[CAUTION – SPOILER ALERTS!]
More to come, but we will start with the single most obvious question:
Q: The mental image of a “worm ranch” being operated as if it were a 19th Century land and cattle empire is, admittedly, hilarious, but how in the world did you parlay this 1-2 line joke into a 92,000-word adventure/romance novel?
A: It began in 1980 when a coworker and I happened to drive past a sign for Hickam’s Worm Ranch. Half a block later, my colleague was laughing. I asked what was so funny. “I was just wondering,” he chortled, “whether worm ranchers use tiny little lariats to rope the worms, then brand them with tiny branding irons.”
The rest of our day’s work was repeatedly interrupted by a profusion of worm ranch one-liners as we bantered back and forth, each trying to outdo the other with increasingly preposterous descriptions of life on a worm ranch.
Not long thereafter, the young marrieds’ group from our church held a function in which each couple was invited to share how they met. It was at this juncture that worm ranching became a part of my personal “story” and took a romantic turn: I had met my wife when she was a can-can dancer at a saloon in Wyoming and I was employed at a nearby worm ranch. (I might add that we were seated in a circle which meant that I would go first. My dear bride, bless her heart, had suffered amnesia and could only corroborate the very last part of our story wherein we were reunited under rather mundane circumstances.)
Nonetheless, my extemporaneous recollections went over well enough that when the opportunity arose to provide entertainment for a Valentine’s Day dinner, I expanded the story into a 20-minute monolog complete with some of the traditional songs wormboys sang around the campfire.

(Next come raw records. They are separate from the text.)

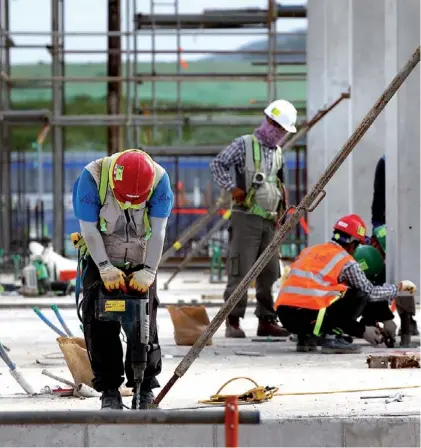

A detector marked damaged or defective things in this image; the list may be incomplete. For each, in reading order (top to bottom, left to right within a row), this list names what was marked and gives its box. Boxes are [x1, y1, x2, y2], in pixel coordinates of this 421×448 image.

rusty metal bar [154, 47, 420, 408]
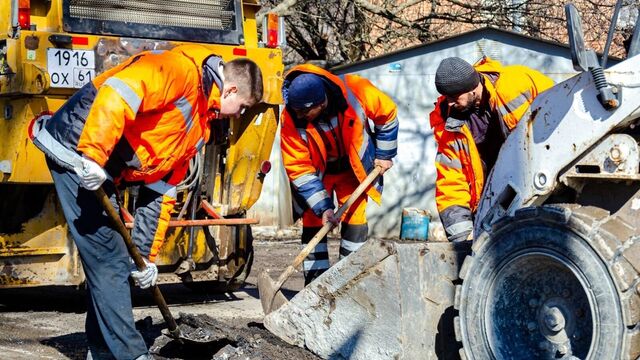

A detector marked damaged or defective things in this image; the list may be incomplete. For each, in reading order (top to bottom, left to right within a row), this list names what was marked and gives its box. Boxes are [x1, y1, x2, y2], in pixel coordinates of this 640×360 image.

rusty metal surface [264, 239, 470, 360]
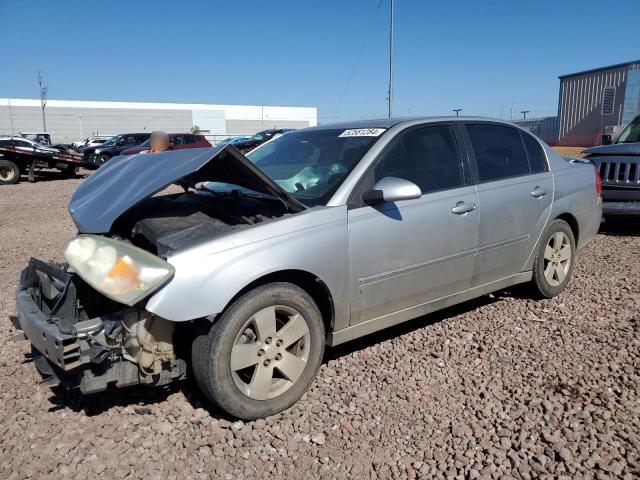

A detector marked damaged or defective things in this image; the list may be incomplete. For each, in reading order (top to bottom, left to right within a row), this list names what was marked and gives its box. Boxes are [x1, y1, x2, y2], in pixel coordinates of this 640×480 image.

crumpled hood [70, 144, 308, 232]
damaged front bumper [13, 258, 186, 394]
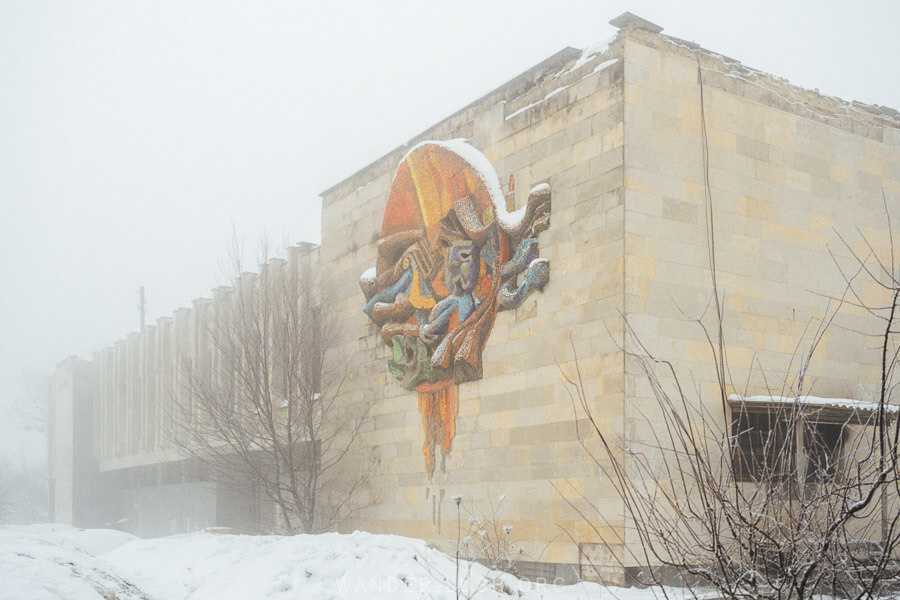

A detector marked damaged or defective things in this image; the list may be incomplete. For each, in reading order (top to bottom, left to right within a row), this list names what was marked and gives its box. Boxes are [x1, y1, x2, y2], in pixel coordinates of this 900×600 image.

damaged roof parapet [608, 12, 664, 34]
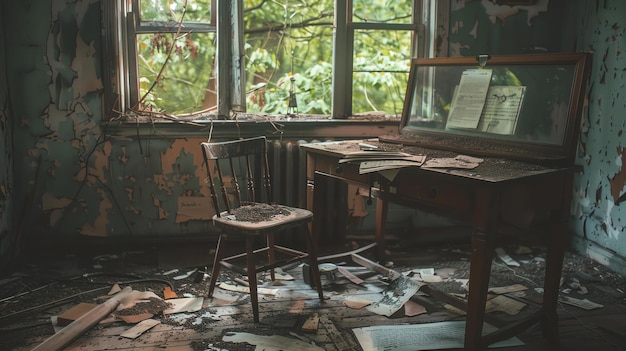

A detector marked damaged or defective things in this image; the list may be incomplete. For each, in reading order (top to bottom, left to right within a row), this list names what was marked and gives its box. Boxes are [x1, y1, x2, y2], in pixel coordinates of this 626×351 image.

torn paper scrap [119, 320, 158, 340]
torn paper scrap [223, 332, 324, 351]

The element of rivalry between wormboys and cowboys arose when I realized some of the wormboys’ music, culture, and lore had been hijacked by Hollywood and rebranded (so to speak) as a portrayal of cowboy life. Presumably, to increase ticket sales, these media moguls had substituted thousand-head herds of cattle being driven down a dusty trail for the historically accurate million-head herds of worms driven on a slimy trail.

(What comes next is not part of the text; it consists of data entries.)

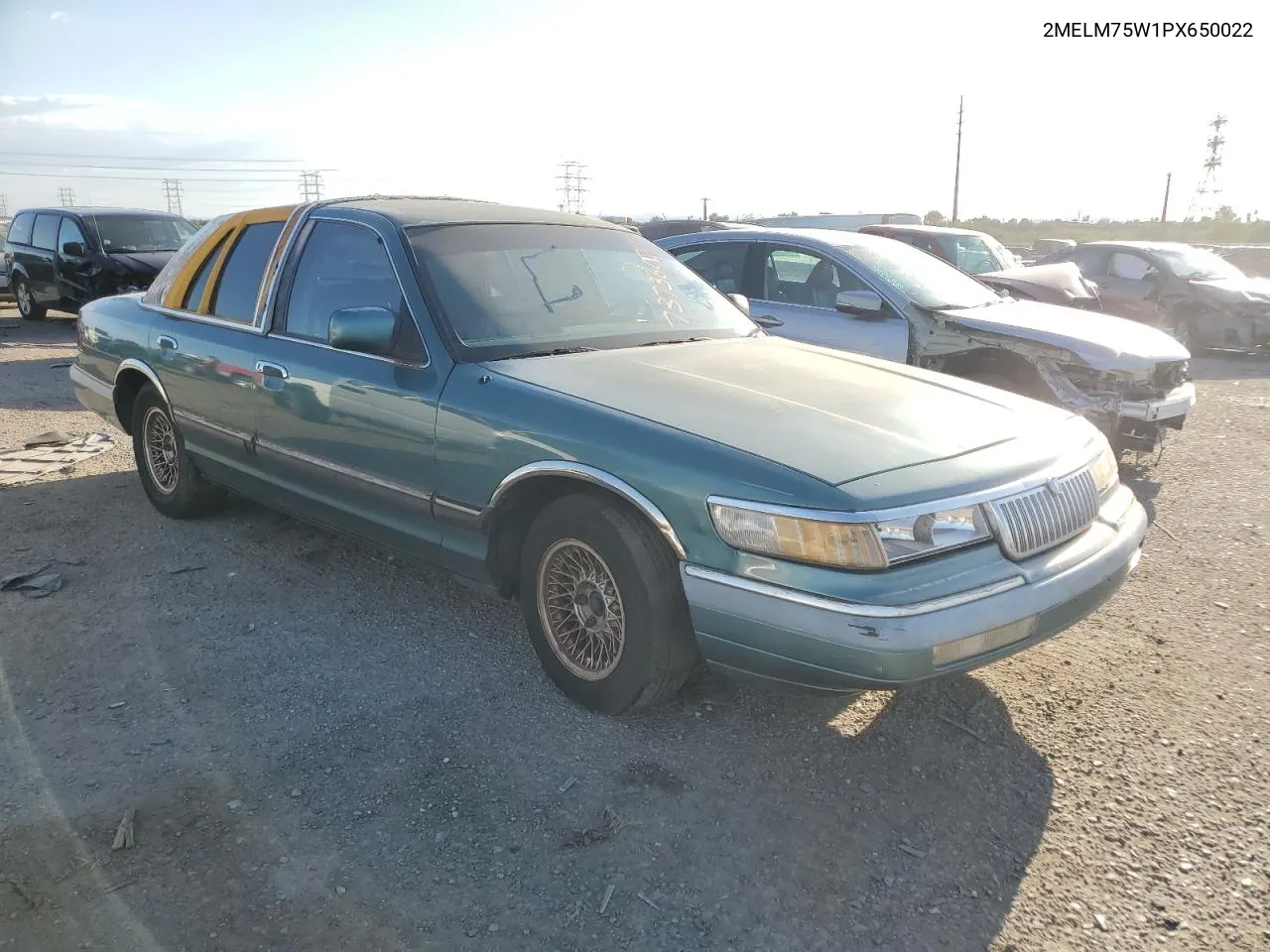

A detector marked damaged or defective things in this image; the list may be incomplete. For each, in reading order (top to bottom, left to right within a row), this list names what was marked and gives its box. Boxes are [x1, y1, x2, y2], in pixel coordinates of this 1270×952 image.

wrecked car [3, 206, 196, 322]
wrecked car [73, 197, 1148, 710]
wrecked car [660, 229, 1194, 456]
white damaged car [660, 227, 1194, 459]
wrecked car [863, 223, 1102, 309]
wrecked car [1031, 242, 1270, 355]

Thus, the “Western” had come into vogue with no regard for historical integrity. For example, wormboys almost never engaged in gunfights. And when they did there were few casualties. Wormboys are simply too skinny to make easy targets.
Nashville committed a similarly egregious usurping of wormboy ballads, churning out butchered reworkings of such classics as “Streets of El Wormo” “My Heroes Have Always Been Wormboys” and even spinning, “Rawhide” from the beloved classic, “Wormslime.”
As a life-long champion of truth, I felt compelled to make a stand. From that point on I was on a mission to set the record straight.
And the rest, as they say, is fiction. Thirty-seven years later, my carefully researched and thoroughly fact-free expose’ of wormboy life and culture was ready for the world to hear.